Tomorrow is going to hurt.
Y'all. YA ALL. Okay, I don't say that ever, but it has more power than just saying YOU GUYS. But YOU GUYS. Guess what I did today? I freaking tried CrossFit! Holy Hannah. I went in for as assessment because someone I met at the Usborne Convention told me that CrossFit is WHERE it is at for competitive people who hate cardio. Which just happens to be me in a nutshell. So, I went in to the CrossFit place, which just so happens to be the closest gym type place by me (we are talking less than a mile) and I did it. I likely won't be able to walk tomorrow, but today, I am proud of myself.
The guy who did my assessment was named Tristen. Seriously? Why my trainer had to be a super hot, 26 year old lacrosse player named Tristen is just somewhat par for the course. "Hey, Tristen, I'm Angi. I haven't put any makeup on in a few days, haven't showered since I'm not so sure when, have had three children literally cut out of my body and my knees do this weird creaking thing every time I try to do a squat. Also, I'm 120 pounds overweight and if a groan emits from my mouth whole I am doing any of the spritely activities you are asking me to perform, it is completely beyond my control."
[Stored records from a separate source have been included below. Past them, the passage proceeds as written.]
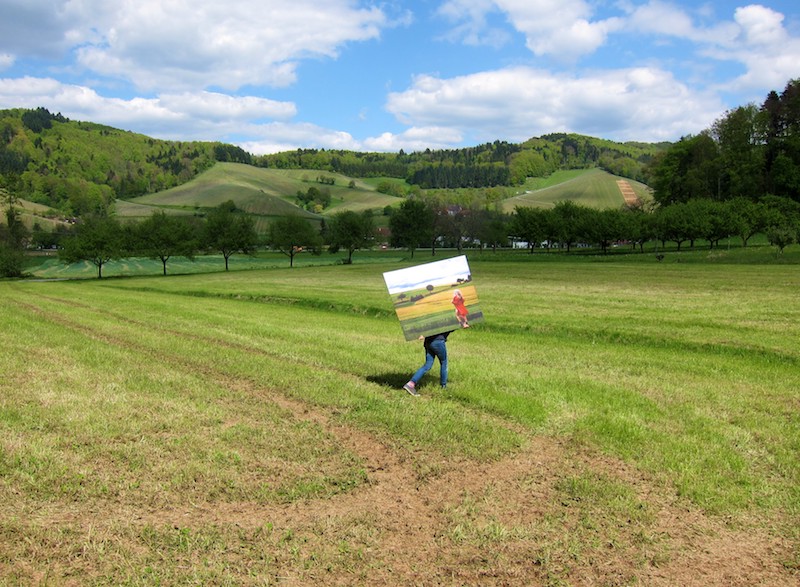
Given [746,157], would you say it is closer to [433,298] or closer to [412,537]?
[433,298]

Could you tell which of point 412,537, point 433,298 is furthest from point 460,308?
point 412,537

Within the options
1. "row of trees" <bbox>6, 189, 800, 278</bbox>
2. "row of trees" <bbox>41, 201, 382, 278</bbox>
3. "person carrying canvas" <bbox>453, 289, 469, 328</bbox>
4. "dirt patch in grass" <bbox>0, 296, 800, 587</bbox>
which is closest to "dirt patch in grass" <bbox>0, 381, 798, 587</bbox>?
"dirt patch in grass" <bbox>0, 296, 800, 587</bbox>

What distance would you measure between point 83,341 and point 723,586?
66.2 feet

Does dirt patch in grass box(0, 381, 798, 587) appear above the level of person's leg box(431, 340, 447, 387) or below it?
below

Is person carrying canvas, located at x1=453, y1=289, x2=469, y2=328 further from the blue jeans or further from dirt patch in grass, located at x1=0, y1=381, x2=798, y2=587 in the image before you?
dirt patch in grass, located at x1=0, y1=381, x2=798, y2=587

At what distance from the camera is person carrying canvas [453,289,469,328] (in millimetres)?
13055

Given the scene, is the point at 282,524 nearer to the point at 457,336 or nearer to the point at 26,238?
the point at 457,336

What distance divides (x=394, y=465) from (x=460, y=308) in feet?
16.0

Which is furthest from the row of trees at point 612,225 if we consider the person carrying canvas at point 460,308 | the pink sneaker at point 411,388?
the pink sneaker at point 411,388

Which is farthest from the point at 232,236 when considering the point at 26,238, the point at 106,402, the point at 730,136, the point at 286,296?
the point at 730,136

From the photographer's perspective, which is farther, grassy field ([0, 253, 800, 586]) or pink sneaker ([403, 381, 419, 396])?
pink sneaker ([403, 381, 419, 396])

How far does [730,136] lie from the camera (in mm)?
122875

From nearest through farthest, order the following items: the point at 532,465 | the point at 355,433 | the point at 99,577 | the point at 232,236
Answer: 1. the point at 99,577
2. the point at 532,465
3. the point at 355,433
4. the point at 232,236

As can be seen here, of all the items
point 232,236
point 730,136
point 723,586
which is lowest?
point 723,586
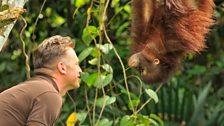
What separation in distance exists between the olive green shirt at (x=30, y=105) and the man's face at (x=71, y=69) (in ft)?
0.68

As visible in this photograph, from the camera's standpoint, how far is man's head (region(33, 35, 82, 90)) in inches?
130

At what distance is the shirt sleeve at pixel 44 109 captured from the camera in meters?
3.03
In all seriousness thought, he was super cool and encouraging and made me feel like I could do it. I had to do these weird stretching tests and squats for a minute and push ups for a minute and ring pulls for a minute and sit ups for a minute. And what I discovered is that I am strong. My body doesn't work like it used to and doing a full sit up is actually NOT currently possible for me, but I am flexible and strong. I have the drive and will to be really athletic. I'm just trapped in a fat girl's body.
So, I will go back. I will continue to choose to be my friend and choose my health and I will go back.
If I can ever stand up or walk down stairs again, that it.